Due to the presence of the openings transverse to the direction of the exhaust gas flow, longitudinal expansions of the catalyst carrier body can grow or develop into the slits, so that the overall length of the catalyst carrier body does not change. For this purpose, the quantity and size of the slits in a fresh unused carrier body must be dimensioned in such a way that the expected growth during its lifetime can be absorbed by the slits. Therefore, depending on the life expectancy, 5, 10, 20 or up to 30% of the length of the catalyst carrier body should be devoid of steel i.e. vacant, due to the presence of the slits.
In accordance with another feature of the invention, the slits have the shape of greatly elongated diamonds or lozenges, are mutually offset and are mutually spaced apart at regular distances substantially transverse to the given exhaust gas direction. Such a metal sheet is similar to a metal mesh or expanded metal shortly after the stretching has started, except that in this case, the openings run in the longitudinal direction of the metal strip and not in the transverse direction, as is the case with metal mesh or expanded metal.

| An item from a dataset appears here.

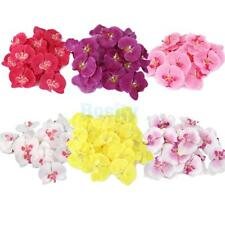 20pcs Artificial Fake Silk Butterfly Orchid Flower Head Buds Party Bridal Decor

In accordance with a further feature of the invention, the slits have a length to width ratio of substantially 5:1 and preferably 10:1.
In accordance with an added feature of the invention, the slits are spaced apart in the exhaust gas direction and transverse to the exhaust gas direction by a distance equal to at least three or preferably five time the width of the slits. These dimensions allow for sufficient growth, but do not diminish the stability of the catalyst carrier body.
In accordance with an additional feature of the invention, there is provided a tubular shell solidly structurally connected to the carrier body at both ends and preferably at other locations along the periphery thereof. This is one of the essential advantages of the invention which assures that growth has no detrimental effects on the stability of the connections in the structure.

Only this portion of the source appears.